Happy to provide more details on the implementation:
Model Selection Frequency:
We re-run best-fit model selection quarterly, not monthly. Here’s our reasoning:
-
Model Stability: Changing models too frequently creates forecast volatility. Supply planning needs consistent forecasting logic to make reliable decisions. Monthly switching would cause whiplash effects.
-
Computational Efficiency: Running best-fit across 340 SKUs with 8 candidate models is resource-intensive. Quarterly cadence balances accuracy improvement with system performance.
-
Seasonal Alignment: Quarterly re-evaluation aligns with our seasonal business cycle. We re-run best-fit at the start of each season (Spring, Summer, Fall, Winter) when demand patterns shift.
-
Exception-Based Switching: Between quarterly cycles, we have an alert that flags SKUs where forecast error exceeds 30% for two consecutive months. Those SKUs trigger an immediate best-fit re-evaluation rather than waiting for the quarterly cycle.

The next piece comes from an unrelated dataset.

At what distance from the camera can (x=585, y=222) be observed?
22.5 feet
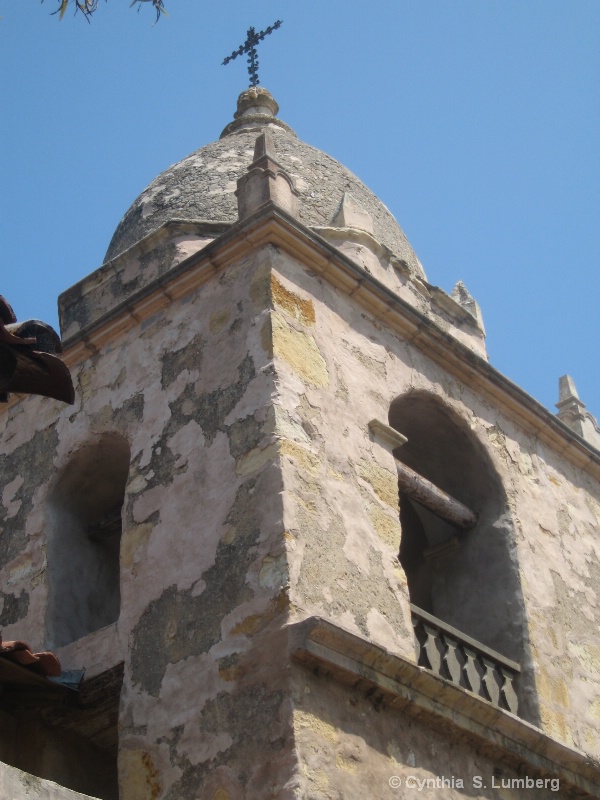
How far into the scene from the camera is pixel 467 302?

Model Selection by Product:
We allow different models for different products - that’s the whole point of best-fit. Our portfolio breaks down as:
- 45% use Holt-Winters (strong seasonality, trend)
- 30% use Seasonal Naive (seasonal but erratic)

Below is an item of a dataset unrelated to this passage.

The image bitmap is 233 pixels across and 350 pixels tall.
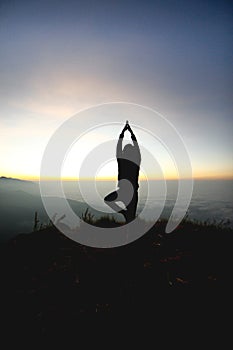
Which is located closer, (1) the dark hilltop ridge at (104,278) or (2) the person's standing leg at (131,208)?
(1) the dark hilltop ridge at (104,278)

- 15% use Exponential Smoothing (low seasonality)
- 10% use Moving Average or other models
We don’t enforce consistency within product families because even similar products can have different demand drivers. For example, picture frames and decorative pillows are both home décor, but frames have steady demand while pillows spike seasonally.
Training/Validation Split Rationale:
The 18/6 month split (75/25) was intentional for seasonal products:
- 18 months training ensures we capture at least 1.5 full seasonal cycles (our products have 12-month seasonality)
- 6 months validation lets us test model performance across half a seasonal cycle, including both peak and off-peak periods
- Standard 80/20 would give only 4.8 months validation, which might miss critical seasonal transitions
For non-seasonal products, 80/20 would work fine, but since 70% of our portfolio is seasonal, we optimized for that majority.
IQR Cleansing Configuration Details:
// Pseudocode - IQR outlier detection and cleansing:
1. Calculate Q1 (25th percentile) and Q3 (75th percentile) of demand
2. IQR = Q3 - Q1
3. Lower_Bound = Q1 - (1.5 × IQR)
4. Upper_Bound = Q3 + (1.5 × IQR)
5. For each demand value:
IF demand < Lower_Bound OR demand > Upper_Bound
Replace with median demand for that month
ELSE keep original value
// Applied before model training, not on forecast output
The key is that cleansing happens on historical data BEFORE model training, not on the generated forecast. This prevents extreme historical outliers from skewing model parameters while preserving the forecast’s ability to predict high/low demand within normal ranges.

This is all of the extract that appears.